● What is expected: Copy out in full each line of the records below that contains the string "green". The match is case-sensitive.

● Supplied records:
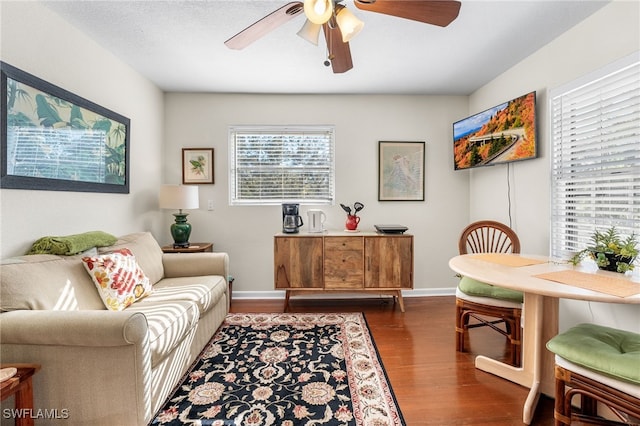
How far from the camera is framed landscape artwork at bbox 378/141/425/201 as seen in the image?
3471 millimetres

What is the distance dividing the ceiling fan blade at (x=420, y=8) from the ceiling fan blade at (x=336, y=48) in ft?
0.65

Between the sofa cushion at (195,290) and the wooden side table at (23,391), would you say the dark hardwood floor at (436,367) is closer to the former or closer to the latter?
the sofa cushion at (195,290)

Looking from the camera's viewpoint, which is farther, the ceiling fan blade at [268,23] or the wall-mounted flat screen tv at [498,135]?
A: the wall-mounted flat screen tv at [498,135]

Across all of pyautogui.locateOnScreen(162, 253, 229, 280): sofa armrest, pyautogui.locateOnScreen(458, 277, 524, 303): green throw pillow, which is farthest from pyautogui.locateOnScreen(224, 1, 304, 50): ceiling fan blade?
pyautogui.locateOnScreen(458, 277, 524, 303): green throw pillow

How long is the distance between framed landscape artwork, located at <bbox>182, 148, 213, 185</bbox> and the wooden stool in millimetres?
3382

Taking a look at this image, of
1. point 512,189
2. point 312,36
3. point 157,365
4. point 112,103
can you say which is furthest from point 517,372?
point 112,103

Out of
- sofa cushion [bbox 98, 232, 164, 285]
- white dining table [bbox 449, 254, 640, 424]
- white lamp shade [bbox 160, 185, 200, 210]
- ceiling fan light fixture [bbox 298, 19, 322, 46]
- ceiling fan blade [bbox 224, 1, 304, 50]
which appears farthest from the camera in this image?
white lamp shade [bbox 160, 185, 200, 210]

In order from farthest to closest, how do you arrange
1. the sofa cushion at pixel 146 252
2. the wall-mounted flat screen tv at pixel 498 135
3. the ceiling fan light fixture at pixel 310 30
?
1. the wall-mounted flat screen tv at pixel 498 135
2. the sofa cushion at pixel 146 252
3. the ceiling fan light fixture at pixel 310 30

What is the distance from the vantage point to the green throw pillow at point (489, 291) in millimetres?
1984

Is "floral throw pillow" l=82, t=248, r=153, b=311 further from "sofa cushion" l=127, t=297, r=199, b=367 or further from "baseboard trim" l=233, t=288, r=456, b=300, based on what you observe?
"baseboard trim" l=233, t=288, r=456, b=300

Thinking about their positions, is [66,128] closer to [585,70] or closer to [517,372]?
[517,372]

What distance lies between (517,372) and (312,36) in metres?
2.36

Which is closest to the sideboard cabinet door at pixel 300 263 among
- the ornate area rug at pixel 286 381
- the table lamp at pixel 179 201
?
the ornate area rug at pixel 286 381

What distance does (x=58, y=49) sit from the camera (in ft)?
6.57
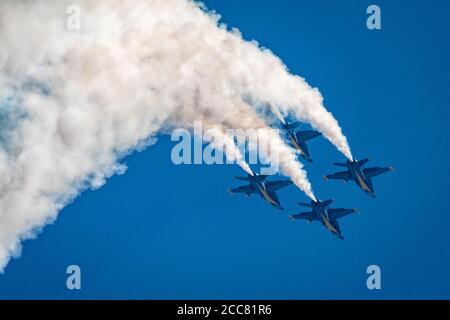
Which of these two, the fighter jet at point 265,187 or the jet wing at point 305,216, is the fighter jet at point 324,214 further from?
the fighter jet at point 265,187

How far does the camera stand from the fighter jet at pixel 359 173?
51406 mm

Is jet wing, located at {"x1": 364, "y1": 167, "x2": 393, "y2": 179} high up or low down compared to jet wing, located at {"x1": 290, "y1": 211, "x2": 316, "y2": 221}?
up

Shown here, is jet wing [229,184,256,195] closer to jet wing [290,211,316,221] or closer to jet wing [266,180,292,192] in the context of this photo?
jet wing [266,180,292,192]

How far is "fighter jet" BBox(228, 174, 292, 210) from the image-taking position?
5208cm

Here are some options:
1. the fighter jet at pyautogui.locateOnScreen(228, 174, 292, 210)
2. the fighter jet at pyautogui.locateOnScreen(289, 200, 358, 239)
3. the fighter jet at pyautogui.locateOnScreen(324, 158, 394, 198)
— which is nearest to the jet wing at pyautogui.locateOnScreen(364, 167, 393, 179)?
the fighter jet at pyautogui.locateOnScreen(324, 158, 394, 198)

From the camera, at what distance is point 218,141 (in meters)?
45.5

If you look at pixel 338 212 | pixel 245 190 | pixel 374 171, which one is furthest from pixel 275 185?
pixel 374 171

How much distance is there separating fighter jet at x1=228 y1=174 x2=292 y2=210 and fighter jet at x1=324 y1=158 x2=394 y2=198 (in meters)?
2.69

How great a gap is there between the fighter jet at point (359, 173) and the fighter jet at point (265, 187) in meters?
2.69
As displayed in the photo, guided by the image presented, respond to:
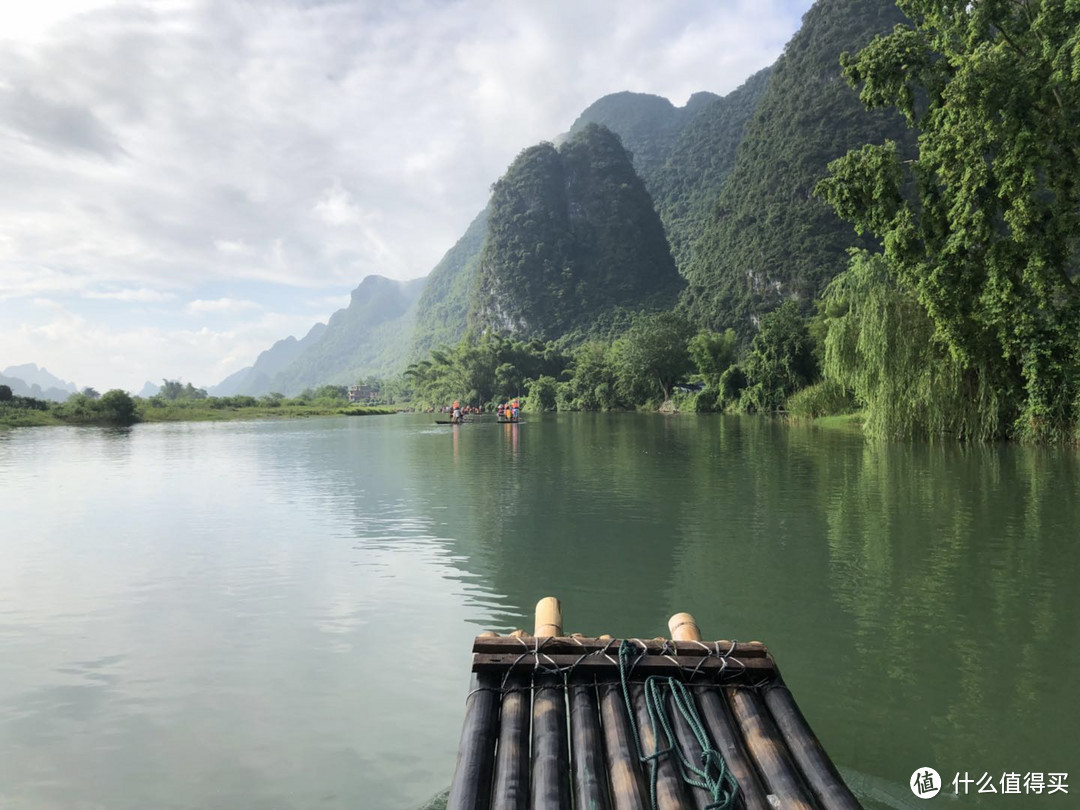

● Solution to this task:
Across all of pyautogui.locateOnScreen(162, 253, 229, 280): sofa armrest, pyautogui.locateOnScreen(458, 277, 524, 303): green throw pillow, which is farthest from pyautogui.locateOnScreen(224, 1, 304, 50): ceiling fan blade?
pyautogui.locateOnScreen(458, 277, 524, 303): green throw pillow
What is the distance from the vantage point to the green throw pillow at point (489, 291) in millimetres?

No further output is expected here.